Juvenile curfew under consideration in Minden

By Josh Beavers

Even though there are more than four months left in the year, calls for police aid in Minden have more than doubled compared to 2019. Nearly 5,700 calls for service have already been made to police thus far this year. That number was one of numerous eye-opening and deeply unsettling statistics presented to the Minden City Council during a workshop Tuesday night.

For the same time period, arrests are up by more than 7 percent, shots fired are up by 122 percent, illegal weapons violations are up by 154 percent, illegal drug violations have increased by 195 percent, burglary is up by 24 percent, and assault and battery has increased by 42 percent.

These numbers, combined with the tragic recent murders of a 17 year old and a 3 year old in the city, have led the Minden Police Association to propose a curfew for local juveniles. Officer Jason Smith, president of the association, went before the Minden City Council to answer questions about the proposal.

District C Councilman Vincen Bradord said that most of the crimes were being committed by adults and questioned the need for a juvenile curfew.

Smith, who has spent his entire adult life in service (first for 15 years in the Armed Forces before becoming a peace officer), relayed several frightening stories to the council about his observations in Minden during outcalls. He spoke of numerous times he and other officers have been on calls late at night (or early in the morning) only to run into juveniles out on the streets in the dangerous areas.

“Two nine year olds riding bikes down the street at 2 a.m. going towards a crime scene,” he said about a recent outcall. “Nothing good is going to come out of that. We’ve got to do a better job. This doesn’t solve all our problems but it gives us one tool we can use to take a step forward.”

Some members of the City Council expressed concern over the proposal. District A councilman Wayne Edwards said he wants to curb crime as much as anyone but wanted to be certain the proposal was fair before voting on it. He said affected communities needed to look at the proposal. He also said he wanted the entire city to be policed and not just areas with higher crime rates.

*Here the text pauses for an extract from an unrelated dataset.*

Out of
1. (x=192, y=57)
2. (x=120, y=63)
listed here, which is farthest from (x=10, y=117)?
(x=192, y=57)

Officer Smith spoke for more than an hour about the curfew and answered dozens of questions but said he would gladly meet with each and every council member one on one to answer more questions. He said the most important thing for the community is to take appropriate action soon so that the town’s undermanned police force, which is down a third of its officers, can better help keep citizens safe.

A look inside

The proposal states: “Curfew means a regulation to restrict outdoor activities of juveniles in the city between the hours of 11:00 p.m. and 5:00 a.m. each day, except on Friday and Saturday, on which days the curfew shall be in force from 12:00 a.m. and 5:00 a.m.”

The document continues that it shall be unlawful for any juvenile:

to remain in or upon any public property in the city during the curfew hours

to remain in or upon the premises of a public business in the city during the curfew hours

Also it will be unlawful for a parent knowingly to permit or, by neglect, fail to exercise reasonable control, allow his juvenile child to be in or upon any public property or in or upon the premises of a public business within the city during the curfew hours.

It shall also be unlawful for any owner, operator, or employee of a public business to knowingly allow a juvenile to remain in or upon the premises of such public business within the city during curfew hours.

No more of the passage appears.